Leave the pictures out. Return all other data exactly.

___ RECORD SET

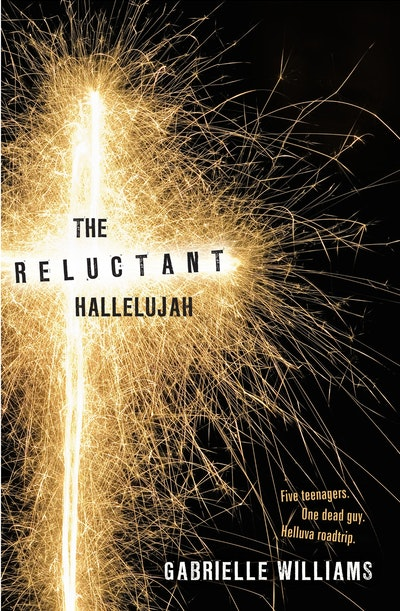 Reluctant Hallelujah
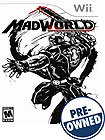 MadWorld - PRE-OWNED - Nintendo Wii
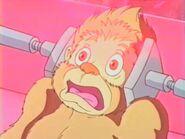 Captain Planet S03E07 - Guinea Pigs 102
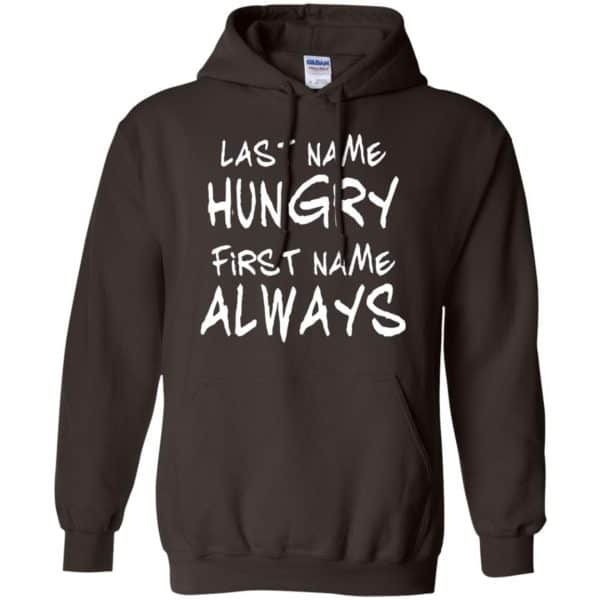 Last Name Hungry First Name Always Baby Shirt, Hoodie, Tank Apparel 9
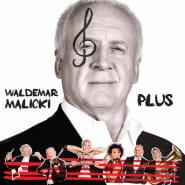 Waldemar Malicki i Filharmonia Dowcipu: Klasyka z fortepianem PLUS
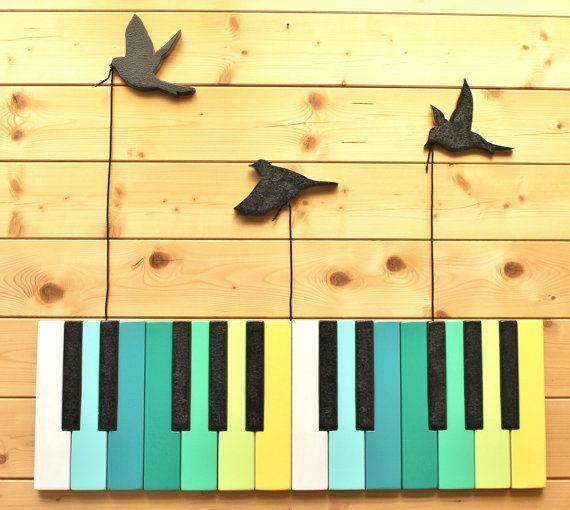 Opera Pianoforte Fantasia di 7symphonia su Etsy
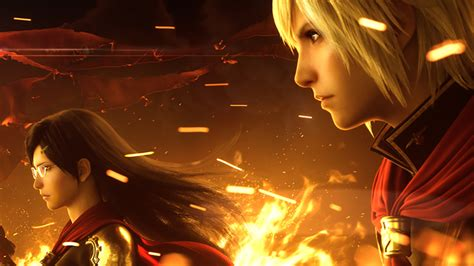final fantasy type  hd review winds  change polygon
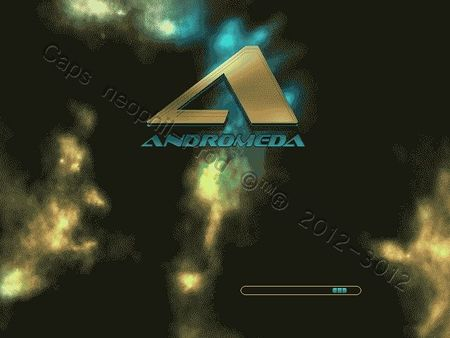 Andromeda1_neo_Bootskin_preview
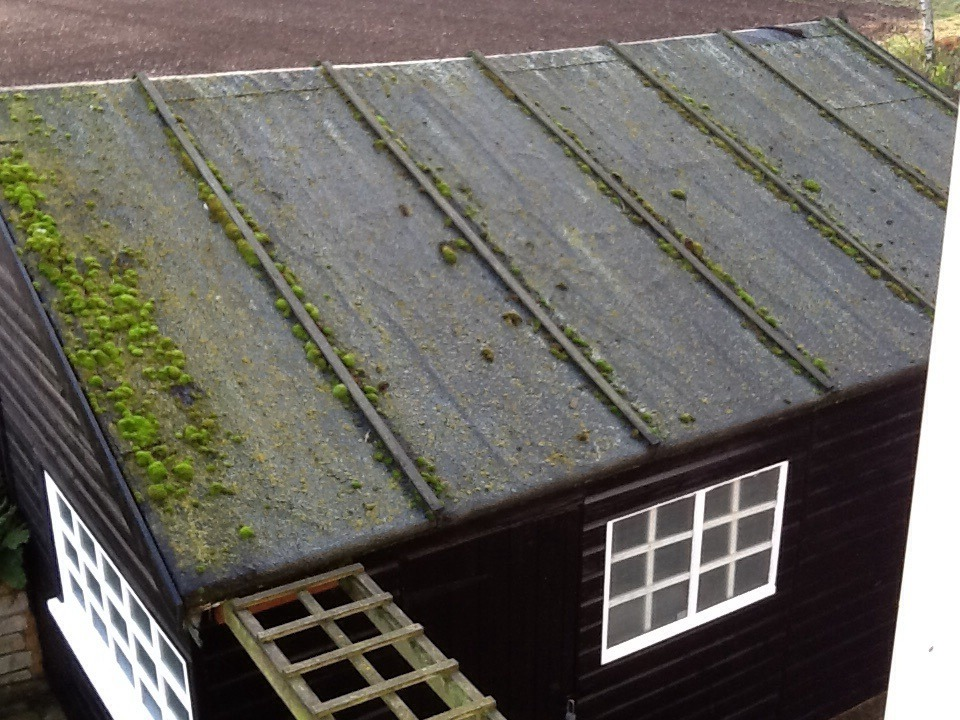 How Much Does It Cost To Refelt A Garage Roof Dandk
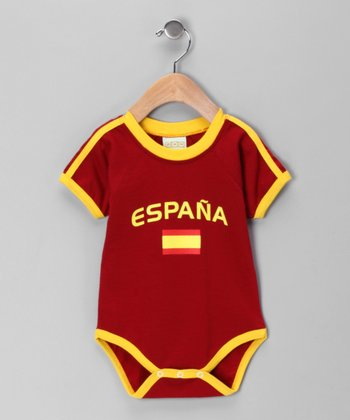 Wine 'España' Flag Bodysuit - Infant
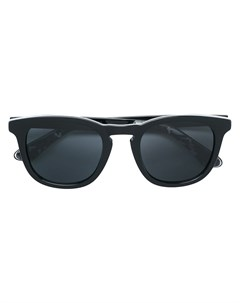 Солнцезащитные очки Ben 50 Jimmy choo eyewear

______

**EXERCISE ANSWER:**
 Reluctant Hallelujah
 MadWorld - PRE-OWNED - Nintendo Wii
 Captain Planet S03E07 - Guinea Pigs 102
 Last Name Hungry First Name Always Baby Shirt, Hoodie, Tank Apparel 9
 Waldemar Malicki i Filharmonia Dowcipu: Klasyka z fortepianem PLUS
 Opera Pianoforte Fantasia di 7symphonia su Etsy
final fantasy type  hd review winds  change polygon
 Andromeda1_neo_Bootskin_preview
 How Much Does It Cost To Refelt A Garage Roof Dandk
 Wine 'España' Flag Bodysuit - Infant
 Солнцезащитные очки Ben 50 Jimmy choo eyewear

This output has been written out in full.